“Born, raised and living in Denmark, I never had any cause to be proud of my Pakistani origin till now, when I can silence my Bollywood crazy friends with just two words — Pakistani drama!”
“Thank you for Shehr-e-Zaat — it has made us revisit our own values!”
“My children’s Urdu has improved watching Humsafar.”
“We are huge fans of your dramas because as Indians we have nothing to compare.”
This is feedback from encounters with random viewers that made me proud of being a small part of a revolution called Pakistani drama!
Thanks to this unique product, Pakistani identity started being recognised globally; channels previously focusing on news found a whole new market of viewers abroad that were (and are) hooked to Pakistani shows and drama; DVD sales scaled unprecedented heights with the demand for Pakistani drama; copyright laws benefited the government coffers. But in this charged environment, greed became the driving force.
Channel owners forgot that it was Pakistani drama that enabled them to expand their networks; production houses forgot that it was the content and quality of their plays that had beaten the Indian soap culture. The government forgot that Pakistani television had become the face that was neutralising its poor image and anti-Pakistan propaganda abroad. Media became a lucrative business — hence, regulations were bent to make room for foreign entities; channels compromised their own image and identity and producers their craft and creativity.
Slowly but surely, local content started giving way to foreign dubbed programs and is now being replaced by it.
Turkish and Indian soaps — glamorous, sexually titillating, showcasing western mindsets and the colourful Hindu culture — may be alien to our Pakistani values and sensibilities — yet popular, in the form of one Ishq-e-Mamnoo — easily understandable because it is human nature to be tempted by that which is forbidden or “mamnoo”! It started with Urdu1 raking in profits from this “foreign”, second-hand product with other channels jumping on the bandwagon citing “viewer demand” as the reason for replacing fresh hence, relatively expensive local content with old foreign material bought cheap on re-run rates. At first, the channels pleaded that they had to air foreign content in prime time as the 10% allowance left no margin for repeat telecasts. But now, in flagrant violation of that Pemra regulation, they are repeated throughout the day taking up almost 40% of airtime.
The United Producer’s Association came into action calling for safeguards for the Pakistani drama industry against this hostile takeover by approaching Pemra, media channels and recently, the National Assembly Standing Committee on Information and Broadcasting. But even as the chairman of the committee directed Pemra to implement their recommendations within one month and most parliamentarians pledged unconditional support for our local industry, surprisingly, the minister had reservations on putting restrictions on Indian content. Has Mr Kaira forgotten that his government’s conciliatory efforts towards India are as one sided as the Aman ki Asha campaign of a media channel that is itself banned in India, but shows Indian content in its prime time slots? Or is it a case of “you scratch my back and I’ll scratch yours” because the government cannot afford to upset the media and news channels it is on the brink of elections?

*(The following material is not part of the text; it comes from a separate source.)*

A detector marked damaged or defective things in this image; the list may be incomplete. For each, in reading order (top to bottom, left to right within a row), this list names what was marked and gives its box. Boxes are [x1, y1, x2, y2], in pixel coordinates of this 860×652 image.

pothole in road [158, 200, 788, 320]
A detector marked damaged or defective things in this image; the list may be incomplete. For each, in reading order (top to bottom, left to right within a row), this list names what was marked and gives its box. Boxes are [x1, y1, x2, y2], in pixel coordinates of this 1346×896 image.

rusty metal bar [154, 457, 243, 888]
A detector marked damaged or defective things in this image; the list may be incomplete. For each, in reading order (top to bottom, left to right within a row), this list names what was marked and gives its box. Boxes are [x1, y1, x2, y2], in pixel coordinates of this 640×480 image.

Even more shocking is the advice given to UPA by some politicians — that UPA should take the matter to court. What then is the job of these “democratically elected” representatives if basic regulatory matters have to be resolved by the courts? Should the judiciary then also be given the offices of legislation, execution and enforcement of laws if our legislative bodies are so inept? Or is it a ploy again to enable certain stakeholders to get stay orders and carry on with their business?
Yet again, we see a lack of political will, a lack of pride and ownership, a lack of identity by the very institutions that are meant to protect it. Yet again we see greed overriding nationalism. We as a nation stand to lose our culture, our identity, our creativity, even our livelihoods but the channels too will lose a lot in the long run. Our overseas viewers are not interested in Turkish or Indian content — they subscribe to Geo, ARY, Hum and Express to watch Pakistani drama. What, pray, will the channels show their subscribers a few months from now? What will they show viewers when they become bored with foreign soaps, as every Turkish soap cannot be Ishq-e-Mamnoo just as every Pakistani drama is not Humsafar? What will the big boys of media do, when the smaller/regional channels start showing the same cheap foreign content? The answer is that they will lose subscribers and advertisers as credibility and identity would have already been lost.
Ironically, the Pakistan Broadcast Association is running a campaign claiming to “protect the viewer’s right to know”, but the very same channels are holding producers hostage by demanding re-negotiation of approved contracts or else simply not buying the content. Producers are squeezing actors, directors and technicians citing channel pressure as a plea. Media professionals today stand to lose a lot but so will their silent viewers — it may be too late when they realise that their silence has cost them a loss of their own future, the future of an industry that they owned and were so proud of! Is this what the viewers want?
The writer is an actor, anchor and columnist with 17 years of experience in the media industry. Human development and social issues are her area of expertise and she is actively involved in related causes.
Published in The Express Tribune, January 13th, 2013.